International Moving Quotes From Removals Companies | Expat Forum lets you fill out your info and get quotes from multiple places. I filled it out a couple of weeks ago and never heard from a single place, but maybe you will have better luck.


----------



## baldilocks (Mar 7, 2010)

RRGrove said:


> Hello
> I need to ship a few boxes from the US to Spain. I am wondering if anyone has done this and what the most reliable and cost effective way to do so is.
> 
> Thanks!
> Rachel


Have sent you a PM


----------



## ina (Feb 26, 2009)

I'm currently in the process of moving from the U.S. to Europe and I'm shipping boxes with regular USPS (priority).


----------



## fergie (Oct 4, 2010)

baldilocks said:


> Have sent you a PM


Please do you know of a cost effective reliable company who could move one dog groomers table from Ipswich UK to Spain (Javea). It is 30kg, 100cm x 60 x 20 approx folded. Thank you.


----------



## xabiaxica (Jun 23, 2009)

fergie said:


> Please do you know of a cost effective reliable company who could move one dog groomers table from Ipswich UK to Spain (Javea). It is 30kg, 100cm x 60 x 20 approx folded. Thank you.
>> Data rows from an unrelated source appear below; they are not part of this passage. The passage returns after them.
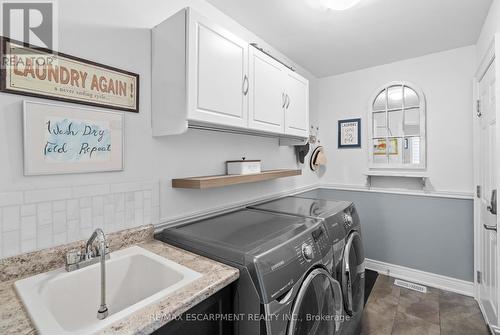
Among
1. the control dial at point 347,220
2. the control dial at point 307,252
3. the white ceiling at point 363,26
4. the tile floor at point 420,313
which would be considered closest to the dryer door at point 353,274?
the control dial at point 347,220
I had https://www.way2gohire.com/home/ bring about a dozen boxes to Jávea a few weeks ago - it was much cheaper than I expected!!


----------



## fergie (Oct 4, 2010)

xabiachica said:


> I had https://www.way2gohire.com/home/ bring about a dozen boxes to Jávea a few weeks ago - it was much cheaper than I expected!!


Thank you very much for that information, I will measure the other things we have stored at our daughters house in a few weeks when we go over, then contact way2go for a quote, when I get back home here..


----------